#### Görev listesi:
[1] Kadınlara yaşatılanları anlatan metne göre şu ifadelere evet ya da hayır diye yanıt verin ve her biri için kararı belirleyen sözleri metinden aynen alıntılayın: (a) Yazar anlatımına küçüklük yıllarından başlar. (b) Yazar, anlattığı olayların gerçek olduğunu belirtir. (c) Bazı toplumlarda babalar kızlarını “başlık parası” için küçük yaşta evlendirebilir.
[2] Kadınlara yaşatılanları anlatan metindeki “En başta baba ilişkisiyle başlayacağım” diye başlayan paragrafı, temel bilgilerini koruyarak kısa maddeler hâlinde yeniden yazın.
[3] Kadınlara yaşatılanları anlatan metni, bittiği yerden sürdürün.

#### Kaynak:
___

Uyarı: Burada anlattığım şeyler toplumun genel yaşantısını eleştirdiği için tepki alabileceğim şeyler. Lütfen bana “bazı kadınlar da şöyle yapıyor ama” gibi geri dönüşlerde bulunmayın. Burada kadınların “yaptıklarını” değil kadınlara “yaşatılanları” anlatacağım. Bu olaylar gerçek. Bu olaylardan daha kötü olan çok durum var. Bu kadar uzun yazdığım bir yazı bile yüzeysel kalıyor.




Şiddete, tacize, tecavüze maruz kalmamış veya öldürülmemiş “şanslı” kadınların ömürleri boyunca erkeklerle nasıl ve ne şekilde yaşadıklarını, kendi tecrübelerim ve toplumda duyduklarım doğrultusunda “öznel bir şekilde” anlatacağım.


Küçüklük zamanlarımı bilmediğim için size onlu yaşlardan itibaren anlatmaya başlıyorum.


En başta baba ilişkisiyle başlayacağım. Babanla mesafeli olmalısın, babaya her şey söylenmez, kadınların özeli vardır, ayıptır. Babalar senin yaşadığın her olayı bilmemeli yoksa sonu “çok fena” olabilir. Babalar kafasına uymadığı bir şey yaptığında seni eve hapsedebilir, okuma özgürlüğünü elinden alabilir. Bazı toplumlarda “başlık parası” için küçük yaşta; senin rızan olmayan, rızan olamayacağı bir yaşta evlendirebilir. Babadır, ne yapsa “mübah”tır çünkü. Bu algıya sahip birçok aile yapısı ve birçok baba olduğu için, babayla “arkadaş” olmayı istemek bir yana dursun, baban seni yaşattığı için bile minnettar kalıyorsun.

___

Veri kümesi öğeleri
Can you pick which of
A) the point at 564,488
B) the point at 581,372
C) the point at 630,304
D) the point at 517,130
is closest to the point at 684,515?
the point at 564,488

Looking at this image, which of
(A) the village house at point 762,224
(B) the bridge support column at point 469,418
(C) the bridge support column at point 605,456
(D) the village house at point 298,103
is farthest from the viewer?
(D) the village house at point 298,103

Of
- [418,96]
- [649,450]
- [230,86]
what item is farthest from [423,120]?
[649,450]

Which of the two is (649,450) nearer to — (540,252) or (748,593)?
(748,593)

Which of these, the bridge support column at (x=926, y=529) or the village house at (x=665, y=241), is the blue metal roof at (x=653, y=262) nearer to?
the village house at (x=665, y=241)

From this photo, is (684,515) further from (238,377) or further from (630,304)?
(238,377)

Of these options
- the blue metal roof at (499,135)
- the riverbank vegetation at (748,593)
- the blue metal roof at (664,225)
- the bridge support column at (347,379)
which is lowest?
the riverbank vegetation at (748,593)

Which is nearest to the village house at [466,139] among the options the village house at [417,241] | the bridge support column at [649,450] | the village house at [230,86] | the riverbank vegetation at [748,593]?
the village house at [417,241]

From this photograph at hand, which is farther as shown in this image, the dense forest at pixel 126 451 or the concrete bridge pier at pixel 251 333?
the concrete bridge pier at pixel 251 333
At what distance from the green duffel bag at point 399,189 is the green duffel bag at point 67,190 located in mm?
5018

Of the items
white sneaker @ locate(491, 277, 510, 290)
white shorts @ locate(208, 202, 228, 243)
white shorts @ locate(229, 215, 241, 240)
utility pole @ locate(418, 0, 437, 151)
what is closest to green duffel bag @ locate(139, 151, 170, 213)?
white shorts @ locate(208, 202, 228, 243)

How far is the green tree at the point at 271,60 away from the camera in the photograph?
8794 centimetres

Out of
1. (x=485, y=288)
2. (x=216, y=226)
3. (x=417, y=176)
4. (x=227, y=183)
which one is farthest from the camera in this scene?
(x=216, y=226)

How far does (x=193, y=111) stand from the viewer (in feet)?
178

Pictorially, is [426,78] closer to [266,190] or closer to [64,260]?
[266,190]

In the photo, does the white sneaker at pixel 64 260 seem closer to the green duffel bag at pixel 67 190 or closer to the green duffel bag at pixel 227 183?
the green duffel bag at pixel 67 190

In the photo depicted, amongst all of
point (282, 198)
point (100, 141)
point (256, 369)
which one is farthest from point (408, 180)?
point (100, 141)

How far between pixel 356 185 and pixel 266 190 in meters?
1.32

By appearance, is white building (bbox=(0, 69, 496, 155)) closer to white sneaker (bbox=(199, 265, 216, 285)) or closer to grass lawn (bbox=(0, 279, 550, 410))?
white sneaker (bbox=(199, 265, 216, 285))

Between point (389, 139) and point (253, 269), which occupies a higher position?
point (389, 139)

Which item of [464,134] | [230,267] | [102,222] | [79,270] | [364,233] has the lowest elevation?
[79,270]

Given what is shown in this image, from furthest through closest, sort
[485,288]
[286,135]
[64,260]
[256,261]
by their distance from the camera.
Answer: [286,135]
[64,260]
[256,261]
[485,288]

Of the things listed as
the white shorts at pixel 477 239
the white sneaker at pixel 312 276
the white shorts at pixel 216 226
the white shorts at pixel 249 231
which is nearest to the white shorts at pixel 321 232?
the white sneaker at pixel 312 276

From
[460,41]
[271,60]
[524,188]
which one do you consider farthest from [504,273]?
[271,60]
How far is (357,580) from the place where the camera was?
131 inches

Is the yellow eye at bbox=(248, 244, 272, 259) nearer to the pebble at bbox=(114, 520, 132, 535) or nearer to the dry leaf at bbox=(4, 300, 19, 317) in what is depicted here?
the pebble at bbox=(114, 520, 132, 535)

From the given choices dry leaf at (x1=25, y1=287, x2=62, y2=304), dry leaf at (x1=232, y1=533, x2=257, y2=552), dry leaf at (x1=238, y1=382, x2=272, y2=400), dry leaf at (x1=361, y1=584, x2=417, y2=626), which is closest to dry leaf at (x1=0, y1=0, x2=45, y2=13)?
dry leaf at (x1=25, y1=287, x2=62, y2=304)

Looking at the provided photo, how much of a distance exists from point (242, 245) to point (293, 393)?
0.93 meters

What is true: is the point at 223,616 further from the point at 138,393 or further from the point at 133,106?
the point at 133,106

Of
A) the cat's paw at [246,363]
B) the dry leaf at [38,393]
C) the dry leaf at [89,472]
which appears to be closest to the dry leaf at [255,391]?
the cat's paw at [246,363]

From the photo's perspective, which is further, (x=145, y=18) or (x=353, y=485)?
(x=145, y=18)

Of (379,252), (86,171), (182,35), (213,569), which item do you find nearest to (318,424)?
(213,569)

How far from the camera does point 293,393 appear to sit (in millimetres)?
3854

___

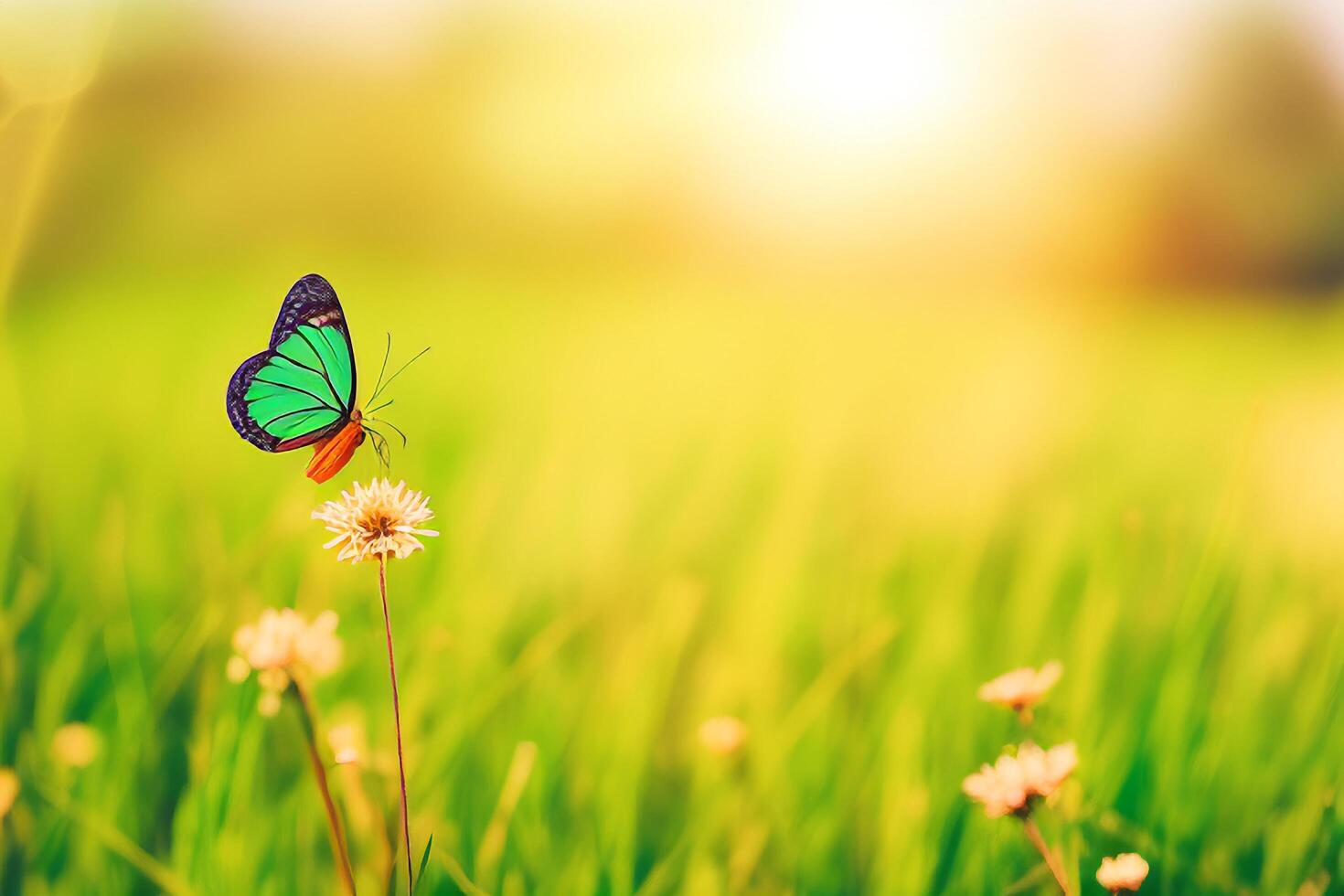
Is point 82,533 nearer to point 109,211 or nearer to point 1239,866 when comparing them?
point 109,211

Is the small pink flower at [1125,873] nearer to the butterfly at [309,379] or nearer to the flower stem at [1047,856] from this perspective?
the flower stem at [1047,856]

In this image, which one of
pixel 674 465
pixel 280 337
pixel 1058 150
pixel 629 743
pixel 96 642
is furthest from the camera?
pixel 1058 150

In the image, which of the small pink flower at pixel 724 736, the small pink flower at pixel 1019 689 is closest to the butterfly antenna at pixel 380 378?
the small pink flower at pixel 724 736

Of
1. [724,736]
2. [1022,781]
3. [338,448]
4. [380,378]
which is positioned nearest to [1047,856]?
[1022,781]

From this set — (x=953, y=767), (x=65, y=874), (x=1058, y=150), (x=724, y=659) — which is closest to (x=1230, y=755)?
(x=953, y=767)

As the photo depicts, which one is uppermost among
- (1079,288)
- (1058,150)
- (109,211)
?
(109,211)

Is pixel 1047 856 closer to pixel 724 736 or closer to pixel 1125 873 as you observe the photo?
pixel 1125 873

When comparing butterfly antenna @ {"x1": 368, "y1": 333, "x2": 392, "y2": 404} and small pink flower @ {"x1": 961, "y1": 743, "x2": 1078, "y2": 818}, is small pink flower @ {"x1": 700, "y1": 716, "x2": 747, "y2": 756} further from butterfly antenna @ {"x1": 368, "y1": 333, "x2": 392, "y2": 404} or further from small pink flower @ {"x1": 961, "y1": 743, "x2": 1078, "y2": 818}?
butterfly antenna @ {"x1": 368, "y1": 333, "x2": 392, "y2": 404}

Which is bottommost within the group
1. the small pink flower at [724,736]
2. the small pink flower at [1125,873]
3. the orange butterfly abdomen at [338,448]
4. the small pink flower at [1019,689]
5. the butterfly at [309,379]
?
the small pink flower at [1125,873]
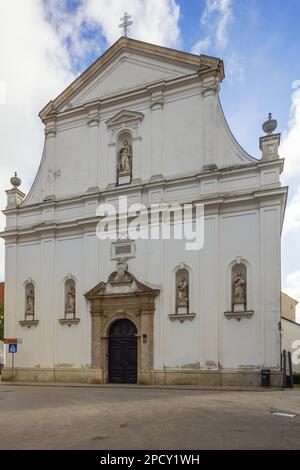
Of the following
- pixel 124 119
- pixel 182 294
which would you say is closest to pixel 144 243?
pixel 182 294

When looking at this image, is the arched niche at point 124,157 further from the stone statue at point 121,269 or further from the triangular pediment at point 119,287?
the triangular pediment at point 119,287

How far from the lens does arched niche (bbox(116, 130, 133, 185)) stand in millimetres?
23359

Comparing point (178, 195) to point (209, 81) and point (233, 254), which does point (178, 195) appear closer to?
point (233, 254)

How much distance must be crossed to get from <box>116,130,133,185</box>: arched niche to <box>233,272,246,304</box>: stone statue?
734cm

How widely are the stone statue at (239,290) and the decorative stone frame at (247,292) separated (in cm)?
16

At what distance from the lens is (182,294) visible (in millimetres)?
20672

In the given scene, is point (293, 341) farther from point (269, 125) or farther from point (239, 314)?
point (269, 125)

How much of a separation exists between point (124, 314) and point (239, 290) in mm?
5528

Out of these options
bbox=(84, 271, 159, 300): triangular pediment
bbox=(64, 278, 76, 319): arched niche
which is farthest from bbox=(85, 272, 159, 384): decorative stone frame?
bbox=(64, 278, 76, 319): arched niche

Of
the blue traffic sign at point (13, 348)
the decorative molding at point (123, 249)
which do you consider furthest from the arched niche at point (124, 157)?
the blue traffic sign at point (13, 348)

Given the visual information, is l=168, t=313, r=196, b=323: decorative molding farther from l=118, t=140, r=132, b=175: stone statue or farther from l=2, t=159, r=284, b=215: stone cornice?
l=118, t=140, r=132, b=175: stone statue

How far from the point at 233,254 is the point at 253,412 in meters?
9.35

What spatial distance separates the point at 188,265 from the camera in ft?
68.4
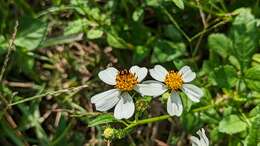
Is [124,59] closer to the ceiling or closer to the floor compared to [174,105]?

___

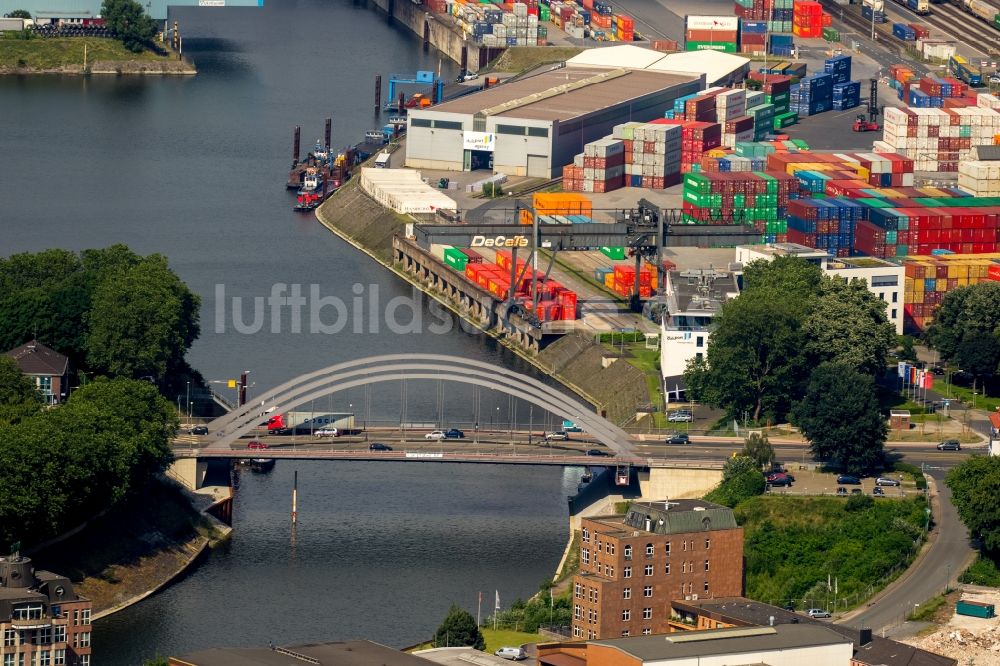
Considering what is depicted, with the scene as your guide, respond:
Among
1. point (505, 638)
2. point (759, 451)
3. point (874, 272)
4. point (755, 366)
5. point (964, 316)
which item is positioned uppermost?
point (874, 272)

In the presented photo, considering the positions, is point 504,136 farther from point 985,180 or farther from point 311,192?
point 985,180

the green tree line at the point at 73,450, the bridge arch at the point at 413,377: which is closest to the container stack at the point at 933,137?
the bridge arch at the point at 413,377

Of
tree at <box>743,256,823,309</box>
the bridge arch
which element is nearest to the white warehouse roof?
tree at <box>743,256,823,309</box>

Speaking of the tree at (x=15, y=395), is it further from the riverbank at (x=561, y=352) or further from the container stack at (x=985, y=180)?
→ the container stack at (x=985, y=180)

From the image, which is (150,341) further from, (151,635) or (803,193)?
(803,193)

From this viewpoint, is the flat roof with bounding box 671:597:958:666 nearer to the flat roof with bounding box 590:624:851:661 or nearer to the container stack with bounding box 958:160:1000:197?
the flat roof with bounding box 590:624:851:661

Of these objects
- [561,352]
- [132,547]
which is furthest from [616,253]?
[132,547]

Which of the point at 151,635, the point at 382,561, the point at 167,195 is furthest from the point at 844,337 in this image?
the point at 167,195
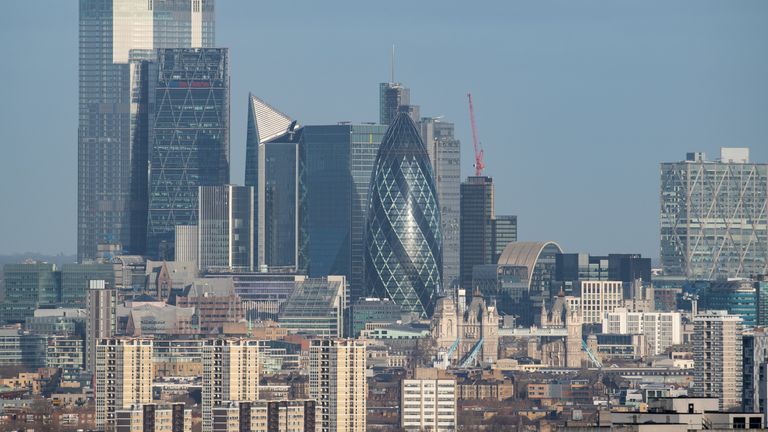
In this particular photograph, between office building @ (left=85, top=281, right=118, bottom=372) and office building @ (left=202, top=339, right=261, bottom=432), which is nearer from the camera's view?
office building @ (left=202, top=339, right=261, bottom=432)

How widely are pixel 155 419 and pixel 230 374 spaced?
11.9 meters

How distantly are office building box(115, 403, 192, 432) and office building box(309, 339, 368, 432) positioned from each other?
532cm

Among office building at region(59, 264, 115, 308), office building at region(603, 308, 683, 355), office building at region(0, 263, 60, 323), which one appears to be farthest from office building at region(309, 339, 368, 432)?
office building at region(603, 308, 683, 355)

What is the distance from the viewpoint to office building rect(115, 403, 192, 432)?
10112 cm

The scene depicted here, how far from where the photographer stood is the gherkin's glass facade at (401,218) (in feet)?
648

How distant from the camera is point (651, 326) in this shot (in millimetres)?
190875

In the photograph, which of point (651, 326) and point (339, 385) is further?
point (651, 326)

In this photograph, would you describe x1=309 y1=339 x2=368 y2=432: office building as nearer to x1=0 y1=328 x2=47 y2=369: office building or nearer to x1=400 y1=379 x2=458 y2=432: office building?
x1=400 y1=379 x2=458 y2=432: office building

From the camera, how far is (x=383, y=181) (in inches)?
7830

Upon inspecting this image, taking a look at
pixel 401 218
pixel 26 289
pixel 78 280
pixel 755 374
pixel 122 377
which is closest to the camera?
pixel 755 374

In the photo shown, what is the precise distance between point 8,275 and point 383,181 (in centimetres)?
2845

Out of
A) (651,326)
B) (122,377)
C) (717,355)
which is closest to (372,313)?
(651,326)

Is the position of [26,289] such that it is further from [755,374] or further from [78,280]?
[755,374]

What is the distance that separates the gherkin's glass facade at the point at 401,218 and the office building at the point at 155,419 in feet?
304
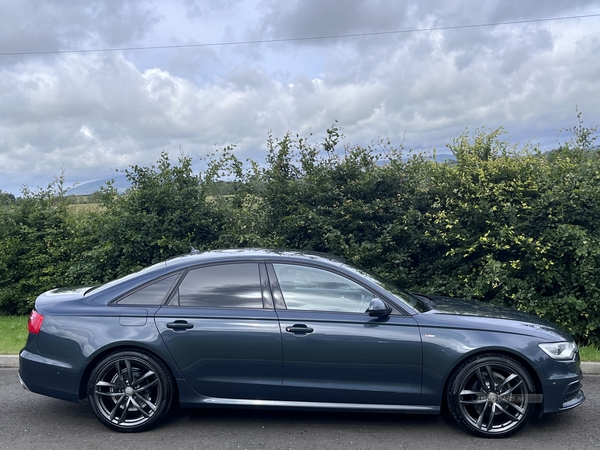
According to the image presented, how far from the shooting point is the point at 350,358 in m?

___

#### Sıralı yanıtlar:
[1]
(a) Hayır: “Küçüklük zamanlarımı bilmediğim için size onlu yaşlardan itibaren anlatmaya başlıyorum.”
(b) Evet: “Bu olaylar gerçek.”
(c) Evet: “Bazı toplumlarda “başlık parası” için küçük yaşta; senin rızan olmayan, rızan olamayacağı bir yaşta evlendirebilir.”

[2]
- Kızın babasıyla arasında mesafe olmalıdır. Babaya her şey söylenmez, çünkü kadınların özeli vardır ve bu ayıp sayılır.
- Baba, kızının yaşadığı her olayı bilirse sonu “çok fena” olabilir.
- Baba, kafasına uymayan bir şey yapılınca kızını eve hapsedebilir ve okuma özgürlüğünü elinden alabilir.
- Bazı toplumlarda baba, “başlık parası” için kızını rıza gösteremeyeceği küçük bir yaşta evlendirebilir.
- Babanın ne yapsa “mübah” olduğu düşünülür.
- Bu algı birçok ailede ve birçok babada bulunur. Bu yüzden kız, babasıyla “arkadaş” olmayı istemek bir yana, babası onu yaşattığı için bile minnettar kalır.

[3]
Onlu yaşlarındasın, yaşıtın erkek kuzenlerin var, sınıf arkadaşların var. O yaşlarda bu erkeklerin sünnetleri olur. “Erkeklik” ile ilişkilendirilen bu durum herkes tarafından coşkuyla kutlanır. Sen de o yaşlarında, belki biraz daha sonra, ergenliğe girersin. Sana öğretilen temel şeyler bunun “özel” olduğu, herkese söylenmesinin “ayıp” olduğu. Hatta regl yerine “hastalık” derler. Kötü bir şeymiş gibi. İlk reglini coşkuyla kutlamayı geç, babana bile söyleyemezsin. Hatta reglin ayıp olduğu düşüncesini öyle benimsersin ki, senin sağlıklı olduğun anlamına gelen kandan o kadar utanırsın ki, bazı kız arkadaşların sınıftaki erkeklere regli anlattı diye utanırsın, kızarsın o kız arkadaşlarına. Pedini gizlersin, bir erkek arkadaşın görmesin diye şekilden şekle girersin.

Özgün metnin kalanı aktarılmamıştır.